Based on Sir Walter Scott’s novel, The Bride of Lammermoor, the opera opens on the Scottish moors where an intruder (actually Edgardo) has been spotted. Enrico is determined to end his sister’s love affair. Lucia awaits her beloved Edgardo who pledges his love as the couple exchange rings, hoping to mend the rift between their families when he returns from France.
Enrico has arranged for Lucia to marry the wealthy Arturo Bucklaw (tenor Colin Lee) to save their family fortunes. He shows Lucia a forged letter stating that Edgardo has found a new lover. Father Raimondo adds his support to this arranged marriage. Arturo arrives at the castle and, along with a reluctant Lucia, signs the wedding contract. Edgardo suddenly appears but when he finds out that Lucia is to marry Arturo, he curses her and tramples his ring.
Later, not fully satisfied with the outcome of his schemes, Enrico challenges Edgardo to a duel at dawn in the Ravenswood cemetery. The wedding celebration is in progress when Lucia enters. She has gone insane and has murdered her bridegroom. At the conclusion of her famous “mad scene,” Lucia collapses amidst the wedding guests. Among the tombs of his ancestors, Edgardo has resolved to die at Enrico’s hand but when Raimondo tells him that Lucia has died, he stabs himself with his dagger.
Gary Halvarson who has assumed the video director’s reins favors very frequent close ups and angled stage shots.
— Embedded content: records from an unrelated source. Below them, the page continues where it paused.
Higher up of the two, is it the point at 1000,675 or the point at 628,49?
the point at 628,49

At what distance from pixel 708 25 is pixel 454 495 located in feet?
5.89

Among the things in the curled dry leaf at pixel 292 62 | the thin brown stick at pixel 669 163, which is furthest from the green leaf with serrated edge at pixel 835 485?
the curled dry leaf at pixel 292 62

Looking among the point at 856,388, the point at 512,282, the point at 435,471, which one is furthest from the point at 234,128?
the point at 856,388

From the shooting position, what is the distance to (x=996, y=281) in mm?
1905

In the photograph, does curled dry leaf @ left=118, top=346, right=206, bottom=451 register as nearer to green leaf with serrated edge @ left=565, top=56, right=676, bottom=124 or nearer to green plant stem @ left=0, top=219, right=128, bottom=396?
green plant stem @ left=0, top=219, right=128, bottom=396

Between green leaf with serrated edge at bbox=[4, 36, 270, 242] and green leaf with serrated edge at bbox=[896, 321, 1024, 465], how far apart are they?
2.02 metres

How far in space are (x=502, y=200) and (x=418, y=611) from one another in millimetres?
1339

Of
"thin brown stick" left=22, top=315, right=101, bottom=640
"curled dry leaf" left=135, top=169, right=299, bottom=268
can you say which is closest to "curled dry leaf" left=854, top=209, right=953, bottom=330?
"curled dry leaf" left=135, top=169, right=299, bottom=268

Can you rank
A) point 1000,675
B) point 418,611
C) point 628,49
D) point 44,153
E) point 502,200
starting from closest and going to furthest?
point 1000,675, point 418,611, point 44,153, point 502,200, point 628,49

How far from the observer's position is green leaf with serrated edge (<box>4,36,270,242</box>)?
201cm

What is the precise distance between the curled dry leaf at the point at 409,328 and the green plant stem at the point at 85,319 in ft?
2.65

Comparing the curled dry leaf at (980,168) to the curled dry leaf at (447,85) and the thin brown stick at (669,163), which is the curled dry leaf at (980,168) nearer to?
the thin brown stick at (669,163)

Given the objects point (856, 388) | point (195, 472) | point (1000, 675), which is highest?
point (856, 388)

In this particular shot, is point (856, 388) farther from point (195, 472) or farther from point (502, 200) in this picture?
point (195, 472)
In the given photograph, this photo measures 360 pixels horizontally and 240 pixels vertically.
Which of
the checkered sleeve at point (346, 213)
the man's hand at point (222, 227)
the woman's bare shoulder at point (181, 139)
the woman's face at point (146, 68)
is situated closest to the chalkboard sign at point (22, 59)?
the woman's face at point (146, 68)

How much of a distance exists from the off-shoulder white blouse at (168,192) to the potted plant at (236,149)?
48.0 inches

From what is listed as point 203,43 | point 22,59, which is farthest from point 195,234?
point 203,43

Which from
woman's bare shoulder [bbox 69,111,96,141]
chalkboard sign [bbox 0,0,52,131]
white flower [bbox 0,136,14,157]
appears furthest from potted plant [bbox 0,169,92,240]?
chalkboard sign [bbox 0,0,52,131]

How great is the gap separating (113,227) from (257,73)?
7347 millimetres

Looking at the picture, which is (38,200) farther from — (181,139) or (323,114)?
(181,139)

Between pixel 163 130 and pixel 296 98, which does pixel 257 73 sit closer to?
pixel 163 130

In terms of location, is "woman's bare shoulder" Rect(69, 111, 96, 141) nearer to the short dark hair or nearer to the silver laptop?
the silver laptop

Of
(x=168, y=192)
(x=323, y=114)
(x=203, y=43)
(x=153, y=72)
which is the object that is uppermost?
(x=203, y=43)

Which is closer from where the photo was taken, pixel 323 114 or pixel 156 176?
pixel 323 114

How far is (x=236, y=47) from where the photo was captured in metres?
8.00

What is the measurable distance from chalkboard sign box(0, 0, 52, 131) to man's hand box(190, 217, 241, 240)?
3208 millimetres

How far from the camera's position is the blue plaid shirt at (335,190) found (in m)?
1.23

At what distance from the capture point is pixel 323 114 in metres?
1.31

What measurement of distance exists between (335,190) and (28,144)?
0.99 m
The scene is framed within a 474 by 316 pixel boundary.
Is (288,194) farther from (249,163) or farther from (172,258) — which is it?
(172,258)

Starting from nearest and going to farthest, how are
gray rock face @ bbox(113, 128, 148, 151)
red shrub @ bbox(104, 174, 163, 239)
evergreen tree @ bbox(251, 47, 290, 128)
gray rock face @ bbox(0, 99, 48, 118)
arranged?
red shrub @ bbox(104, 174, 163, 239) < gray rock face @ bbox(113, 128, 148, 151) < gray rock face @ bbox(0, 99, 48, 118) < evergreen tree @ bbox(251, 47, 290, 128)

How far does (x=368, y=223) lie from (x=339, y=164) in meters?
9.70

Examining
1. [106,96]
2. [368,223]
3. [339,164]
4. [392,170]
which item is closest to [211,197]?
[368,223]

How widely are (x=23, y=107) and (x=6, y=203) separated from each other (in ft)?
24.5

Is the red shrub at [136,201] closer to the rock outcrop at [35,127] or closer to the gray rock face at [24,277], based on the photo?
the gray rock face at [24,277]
These points aside, the cameras do follow the action reasonably well. The picture was a little softer than expected while the colors seemed a little muted, probably due to the set lighting. Costumes are mostly Victorian and, in the Met’s tradition, beautifully realized. There were some visually campy touches: the famous Act II sextet staged as an uncomfortable bridal group photo session or the spectral girl at the fountain in Act I. What absolutely did not work was having Lucia’s ghost show up to assist Edgardo’s suicide in the final scene.
This is a very natural sounding DTS-HD Master Audio 5.1 surround track. The spacious acoustic of the Met’s huge house is given its due. The 2-channel option is good but not as atmospheric. Hearing the unusual sound of the glass harmonica during Lucia’s mad scene yielded the creepy accompaniment that this aria needs.
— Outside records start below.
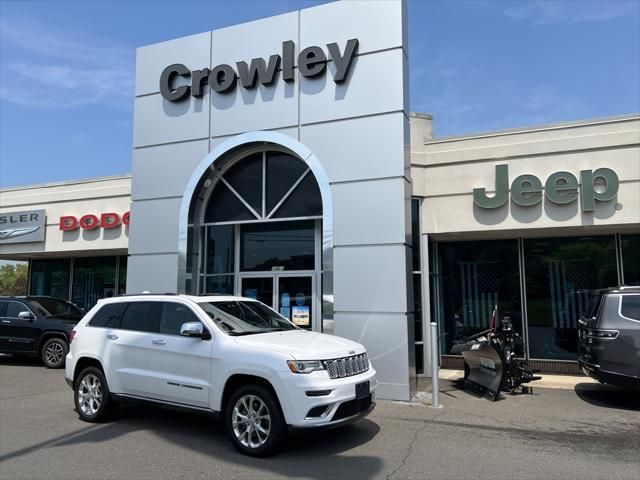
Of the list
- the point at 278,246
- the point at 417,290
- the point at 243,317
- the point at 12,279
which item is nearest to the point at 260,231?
the point at 278,246

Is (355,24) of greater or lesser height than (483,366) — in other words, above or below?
above

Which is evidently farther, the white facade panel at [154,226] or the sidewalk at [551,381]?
the white facade panel at [154,226]

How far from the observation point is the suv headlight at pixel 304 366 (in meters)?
5.86

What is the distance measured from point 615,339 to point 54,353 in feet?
41.1

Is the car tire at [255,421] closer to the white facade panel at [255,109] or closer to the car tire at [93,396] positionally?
the car tire at [93,396]

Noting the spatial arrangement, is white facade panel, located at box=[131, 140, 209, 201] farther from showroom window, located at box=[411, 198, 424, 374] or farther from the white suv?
showroom window, located at box=[411, 198, 424, 374]

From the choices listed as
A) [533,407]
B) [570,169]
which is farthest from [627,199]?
[533,407]

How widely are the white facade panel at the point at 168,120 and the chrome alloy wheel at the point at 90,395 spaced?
5854mm

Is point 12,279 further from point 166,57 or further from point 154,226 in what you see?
point 166,57

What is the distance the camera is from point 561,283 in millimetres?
12516

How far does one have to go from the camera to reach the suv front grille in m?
6.07

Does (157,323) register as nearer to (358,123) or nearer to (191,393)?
(191,393)

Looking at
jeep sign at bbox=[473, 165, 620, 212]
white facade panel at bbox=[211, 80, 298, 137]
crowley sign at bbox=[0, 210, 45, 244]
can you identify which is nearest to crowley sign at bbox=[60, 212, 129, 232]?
crowley sign at bbox=[0, 210, 45, 244]

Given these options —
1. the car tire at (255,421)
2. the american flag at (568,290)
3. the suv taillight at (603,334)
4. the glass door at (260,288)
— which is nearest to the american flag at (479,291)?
the american flag at (568,290)
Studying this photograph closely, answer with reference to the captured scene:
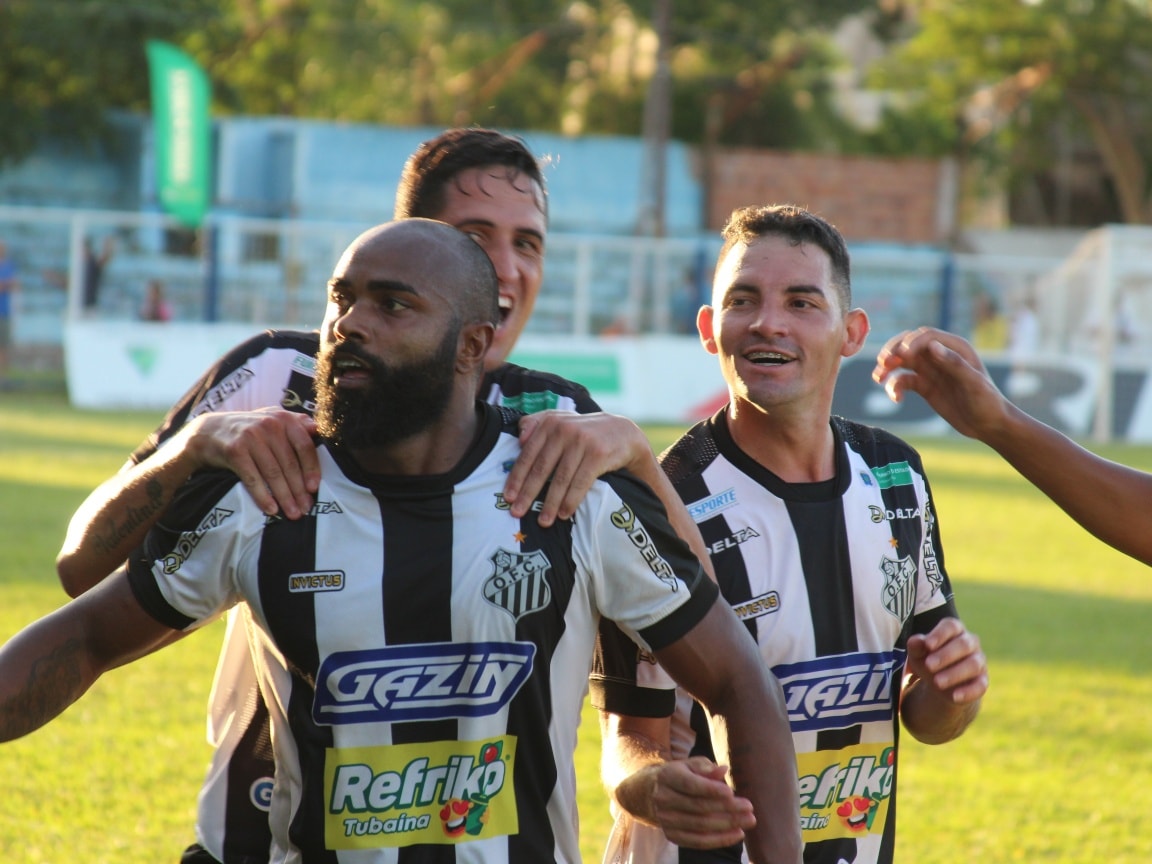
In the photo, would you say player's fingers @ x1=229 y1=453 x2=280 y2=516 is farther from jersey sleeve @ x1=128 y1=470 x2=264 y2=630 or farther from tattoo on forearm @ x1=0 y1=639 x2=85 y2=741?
tattoo on forearm @ x1=0 y1=639 x2=85 y2=741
There is a brief spoken introduction by soprano Natalie Dessay who debuted as Lucia when this production was new in 2007. Eighteen minutes of intermission interviews hosted by Ms Dessay follow with cast members Netrebko, Beczala, Kwiecien, Abdrazakov, maestro Armiliato, director Zimmerman, and technical director Paul Masck and master electrician Paul Donahue. A program booklet provides a background essay about this production, a synopsis with vocal tracks, and cast listing.
The Definitive Word
The Zimmerman production drew some criticism for its stage design and excessive dramatic “business” two years before this “Live in HD” Met performed was recorded. Having seen this production both live and on the big screen, I can attest that, while rather dark (quite suited to the opera’s mood) it really works quite well. The Netrebko voice and dramatic style are quite solid, although she tossed in a couple of extraneous and unfortunate high E’s at the end of her big Act III area. What makes this Lucia di Lammermoor, the only available Blu-ray version, really worth getting are the unusually strong contributions of the male leads who were making their role debuts at the Met and maestro Benini’s sympathetic musical leadership from the pit.